I hate stop leak. Especially after I had to replace my engine in my V8 4Runner because someone used it and caused a plug somewhere in the coolant lines causing my small radiator tube to pop off at highway speed which then drained all the coolant, overheated the engine and blew it out in the middle of Nevada on the Extraterrestrial Highway.

groupdeville
01-11-2018, 04:40 PM
If you want to keep the valve for looks:

Remove it from the block and drill/tap the inlet (threaded) end of the valve assembly for a brass machine screw, Allen-head screw, or 1/8" pipe plug. Thread the screw or pipe plug in (with sealant), and replace the valve assembly into the block (with a copper washer, and perhaps a little sealant on the washer as well). The valve will look completely stock, but you'll have to remember to unscrew the whole valve assembly when you want to drain out the block.
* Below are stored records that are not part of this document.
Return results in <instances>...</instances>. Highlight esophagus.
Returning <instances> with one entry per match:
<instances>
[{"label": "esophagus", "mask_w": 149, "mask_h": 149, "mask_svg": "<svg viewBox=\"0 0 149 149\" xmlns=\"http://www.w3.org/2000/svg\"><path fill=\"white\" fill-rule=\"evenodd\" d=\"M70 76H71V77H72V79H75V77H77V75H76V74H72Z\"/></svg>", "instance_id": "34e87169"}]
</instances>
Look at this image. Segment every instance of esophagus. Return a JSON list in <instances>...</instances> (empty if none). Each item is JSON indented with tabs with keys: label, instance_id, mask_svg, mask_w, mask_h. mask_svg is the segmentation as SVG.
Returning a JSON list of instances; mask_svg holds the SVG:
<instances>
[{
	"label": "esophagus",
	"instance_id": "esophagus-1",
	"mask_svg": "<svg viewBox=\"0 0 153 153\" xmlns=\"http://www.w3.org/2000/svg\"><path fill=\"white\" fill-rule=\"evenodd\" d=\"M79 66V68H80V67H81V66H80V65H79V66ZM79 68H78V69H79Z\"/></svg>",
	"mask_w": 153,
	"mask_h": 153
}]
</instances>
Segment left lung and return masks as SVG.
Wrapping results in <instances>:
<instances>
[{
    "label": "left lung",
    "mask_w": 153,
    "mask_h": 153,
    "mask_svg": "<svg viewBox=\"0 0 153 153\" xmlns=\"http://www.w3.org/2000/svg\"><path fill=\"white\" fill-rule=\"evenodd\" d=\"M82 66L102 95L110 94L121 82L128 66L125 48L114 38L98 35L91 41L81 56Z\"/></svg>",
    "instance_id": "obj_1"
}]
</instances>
But how often do any of us actually do that - maybe once per year?

Dr_Mike
01-11-2018, 10:16 PM
It looks as though I shall take off my "new" valve and replace the old one which I still have lying about. I won't be any messier to operate than a leaky new one. But hard to get at with the car on the ground.

Sarastro
01-12-2018, 12:25 AM
After messing with the one on my MG TD, I finally just cut it off and plugged it with a screw. You can easily drain the block other ways, and it's just not worth the trouble. I could also remove the screw for drainage, if I wanted.

RJS
01-13-2018, 07:03 PM
Huh, I installed a new one this past summer using thread sealant. No issues.

Bob

KVH
01-13-2018, 09:25 PM
It's not leaking there. It's leaking right out of the spout. I called the distributor. They've had two defect recalls over the past 7 years, one in 2016 when I ordered mine.

RJS
01-15-2018, 09:18 AM
I see, what a PITA. That's exactly why I prefer to rebuild the original part where I can. The OEM quality is almost always is better than this "new" aftermarket stuff. I would have reused mine but the valve was frozen and the little handle sheared right off when I applied too much torque trying to open it. No choice but to replace it.
Bob

sp53
01-16-2018, 12:32 PM
What I did (learned from Don E) take your valve out-- fillthe end with sealant-- let that dry, and put it back in for originality. When youwant to drain the system remove the whole unit.





I seriously try and avoid stop leak also. If you need it, then something is wrong and you have to think through the problem seriously. I fix a low pressure block leak once, and I was glad to use it, but on a radiator deal or heater deal, I 99% fix the problem.

I have friend that toasted a nice BMW with it, and he could not even find a shop that wanted to fix it, and he has the money. One shop finally did put a junkyard motor in for 6K.

jimstr4
01-16-2018, 10:39 PM
Yes my both my old and new block water outlet taps leak.
I think that I'll block the end with hotwater compatible sealant and put it back for originality sake.

KVH
01-19-2019, 06:10 PM
Can I just fill mine with ultra black gasket sealant, let it dry and put it back in? I'd think so.

Graham H
01-19-2019, 08:33 PM
I changed the tap for a modern ball type valve which I can fit a 1/4 inch hose on the end to direct the coolant away from the block and chassis. Because it's tucked away under the manifold you have to be looking for it to see it's not the original type valve.

Graham

KVH
01-21-2019, 03:28 AM
The "sealant" was a waste of 24 hours. Like some above suggested, coolant just leaked out the bottom spring fitting. In other words, the problem wasn't just the seal at the ball valve. My fix was to just plug it with a pipe threaded plug the same size. If I own the car another 20 years I probably won't pull that plug more than twice. No big deal, but very nice to not be leaking on the floor each night. I now own three new, defective valves.